Leguy Jules, Cauchy Thomas, Glavatskikh Marta, Duval Béatrice, Da Mota Benoit
Laboratoire LERIA, UNIV Angers, SFR MathSTIC, 2 Bd Lavoisier, 49045, Angers, France.
Laboratoire MOLTECH-Anjou, UMR CNRS 6200, UNIV Angers, SFR MATRIX, 2 Bd Lavoisier, 49045, Angers, France.
J Cheminform. 2020 Sep 16;12(1):55. doi: 10.1186/s13321-020-00458-z.
The objective of this work is to design a molecular generator capable of exploring known as well as unfamiliar areas of the chemical space. Our method must be flexible to adapt to very different problems. Therefore, it has to be able to work with or without the influence of prior data and knowledge. Moreover, regardless of the success, it should be as interpretable as possible to allow for diagnosis and improvement. We propose here a new open source generation method using an evolutionary algorithm to sequentially build molecular graphs. It is independent of starting data and can generate totally unseen compounds. To be able to search a large part of the chemical space, we define an original set of 7 generic mutations close to the atomic level. Our method achieves excellent performances and even records on the QED, penalised logP, SAscore, CLscore as well as the set of goal-directed functions defined in GuacaMol. To demonstrate its flexibility, we tackle a very different objective issued from the organic molecular materials domain. We show that EvoMol can generate sets of optimised molecules having high energy HOMO or low energy LUMO, starting only from methane. We can also set constraints on a synthesizability score and structural features. Finally, the interpretability of EvoMol allows for the visualisation of its exploration process as a chemically relevant tree.

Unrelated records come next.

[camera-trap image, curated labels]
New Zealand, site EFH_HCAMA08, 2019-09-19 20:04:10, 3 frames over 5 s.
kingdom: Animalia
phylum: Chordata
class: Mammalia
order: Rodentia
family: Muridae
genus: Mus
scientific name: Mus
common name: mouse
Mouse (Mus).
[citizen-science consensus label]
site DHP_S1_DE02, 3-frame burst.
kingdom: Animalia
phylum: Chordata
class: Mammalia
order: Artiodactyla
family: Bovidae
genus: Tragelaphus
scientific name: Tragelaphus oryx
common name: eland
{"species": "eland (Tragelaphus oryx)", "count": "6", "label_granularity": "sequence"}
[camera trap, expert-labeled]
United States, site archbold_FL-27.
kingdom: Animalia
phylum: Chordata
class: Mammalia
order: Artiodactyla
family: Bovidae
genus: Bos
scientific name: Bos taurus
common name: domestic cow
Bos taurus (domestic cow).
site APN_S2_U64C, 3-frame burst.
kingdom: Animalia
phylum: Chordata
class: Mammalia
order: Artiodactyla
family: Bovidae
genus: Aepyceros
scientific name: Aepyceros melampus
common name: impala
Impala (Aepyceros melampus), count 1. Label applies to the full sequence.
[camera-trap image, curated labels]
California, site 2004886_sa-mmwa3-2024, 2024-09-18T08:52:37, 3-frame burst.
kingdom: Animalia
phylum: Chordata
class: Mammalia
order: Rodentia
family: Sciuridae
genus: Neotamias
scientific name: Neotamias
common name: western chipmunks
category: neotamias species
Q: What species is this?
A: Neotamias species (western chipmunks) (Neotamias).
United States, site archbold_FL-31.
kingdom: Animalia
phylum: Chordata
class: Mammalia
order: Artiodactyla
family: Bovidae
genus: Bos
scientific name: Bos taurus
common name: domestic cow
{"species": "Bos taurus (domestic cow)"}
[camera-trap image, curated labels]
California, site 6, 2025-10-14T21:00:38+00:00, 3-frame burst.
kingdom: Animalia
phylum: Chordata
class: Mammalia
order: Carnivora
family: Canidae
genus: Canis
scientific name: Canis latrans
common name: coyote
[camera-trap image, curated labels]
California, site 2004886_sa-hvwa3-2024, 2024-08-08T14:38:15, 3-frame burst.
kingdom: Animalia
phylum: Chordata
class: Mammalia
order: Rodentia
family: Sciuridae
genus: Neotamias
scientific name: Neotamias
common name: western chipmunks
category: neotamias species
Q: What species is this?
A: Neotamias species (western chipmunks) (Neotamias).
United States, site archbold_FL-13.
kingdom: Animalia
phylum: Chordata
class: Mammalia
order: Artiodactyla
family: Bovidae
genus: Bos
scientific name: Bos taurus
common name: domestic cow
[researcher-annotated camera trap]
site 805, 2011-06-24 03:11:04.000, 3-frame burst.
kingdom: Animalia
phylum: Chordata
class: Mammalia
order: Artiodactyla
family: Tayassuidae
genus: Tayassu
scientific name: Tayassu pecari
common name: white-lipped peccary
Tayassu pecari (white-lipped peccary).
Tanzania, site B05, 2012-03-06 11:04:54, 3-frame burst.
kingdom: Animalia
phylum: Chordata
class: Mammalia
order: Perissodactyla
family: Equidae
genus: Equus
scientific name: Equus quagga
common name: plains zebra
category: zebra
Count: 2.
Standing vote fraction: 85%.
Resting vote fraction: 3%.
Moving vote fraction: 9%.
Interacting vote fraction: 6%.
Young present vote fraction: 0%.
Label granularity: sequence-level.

这项工作的目标是设计一种分子生成器,能够探索化学空间中已知以及未知的区域。我们的方法必须灵活,以适应非常不同的问题。因此,它必须能够在有无先验数据和知识的影响下工作。此外,无论成功与否,它都应该尽可能易于解释,以便进行诊断和改进。我们在此提出一种新的开源生成方法,使用进化算法来顺序构建分子图。它独立于起始数据,能够生成完全未曾见过的化合物。为了能够搜索化学空间的很大一部分,我们定义了一组7种接近原子水平的原始通用突变。我们的方法在QED、惩罚对数P、SA分数、CL分数以及GuacaMol中定义的目标导向函数集上取得了优异的性能甚至记录。为了证明其灵活性,我们处理了一个源自有机分子材料领域的截然不同的目标。我们表明,EvoMol仅从甲烷开始就能生成具有高能量HOMO或低能量LUMO的优化分子集。我们还可以对合成性分数和结构特征设置约束。最后,EvoMol的可解释性允许将其探索过程可视化为一棵具有化学相关性的树。